DÉTRUITS OU MUTILÉS PAR LES CROISÉS

EN 1204.

 

PREFACE.

Nicétas Choniatès a écrit en 21 livres l'histoire de l'empire Byzantin, depuis la mort d'Alexis Comnène, en 1118, jusqu'au règne de Baudouin. Outre la traduction du président Cousin, il existe une traduction du troisième livre de Nicétas,[1] qui comprend la prise et la destruction de la ville de Constantinople par les Latins. Sa narration a d'autant plus de prix qu'il y assista et y combattit. Il raconta d'une manière fort intéressante les accidents de sa sortie de Constantinople, sans domestiques, à pied, au milieu de l'hiver, avec sa femme enceinte et sa fille qui avaient couvert leurs visages de terre pour en déguiser la beauté et échapper aux insultes des Latins.
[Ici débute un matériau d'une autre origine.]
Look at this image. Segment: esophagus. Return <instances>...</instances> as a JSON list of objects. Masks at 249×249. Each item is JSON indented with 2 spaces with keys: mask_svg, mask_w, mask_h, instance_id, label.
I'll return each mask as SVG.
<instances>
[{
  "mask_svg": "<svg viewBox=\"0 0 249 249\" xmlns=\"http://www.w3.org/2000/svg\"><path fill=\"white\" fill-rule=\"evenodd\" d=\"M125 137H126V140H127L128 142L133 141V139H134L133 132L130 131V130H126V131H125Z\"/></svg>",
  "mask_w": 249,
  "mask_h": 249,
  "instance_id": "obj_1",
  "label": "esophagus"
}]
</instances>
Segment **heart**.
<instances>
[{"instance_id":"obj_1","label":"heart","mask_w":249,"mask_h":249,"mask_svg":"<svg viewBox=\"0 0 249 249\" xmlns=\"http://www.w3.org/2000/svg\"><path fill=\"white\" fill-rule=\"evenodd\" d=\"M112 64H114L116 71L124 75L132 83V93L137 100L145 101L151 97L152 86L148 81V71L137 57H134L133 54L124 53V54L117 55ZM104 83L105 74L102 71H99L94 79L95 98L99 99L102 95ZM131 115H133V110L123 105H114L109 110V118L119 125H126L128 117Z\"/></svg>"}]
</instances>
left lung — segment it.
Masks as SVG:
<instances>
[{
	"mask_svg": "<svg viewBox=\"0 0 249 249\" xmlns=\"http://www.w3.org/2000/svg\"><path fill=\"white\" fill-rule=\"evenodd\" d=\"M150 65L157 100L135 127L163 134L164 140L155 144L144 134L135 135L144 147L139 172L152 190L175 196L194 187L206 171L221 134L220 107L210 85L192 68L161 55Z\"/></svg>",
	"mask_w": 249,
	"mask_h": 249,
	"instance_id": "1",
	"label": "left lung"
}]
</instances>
On a encore de Nicétas un fragment précieux sur les monuments détruits ou mutilés par les Croisés, publié dans la troisième partie de l’Imperium orientale de Banduri, et dans la Bibliothèque de Fabricius (t. VI, p. 405-18). La traduction que j'en publie est de M. le comte d'Hauterive, qui m'a permis de la reproduire ici.[2]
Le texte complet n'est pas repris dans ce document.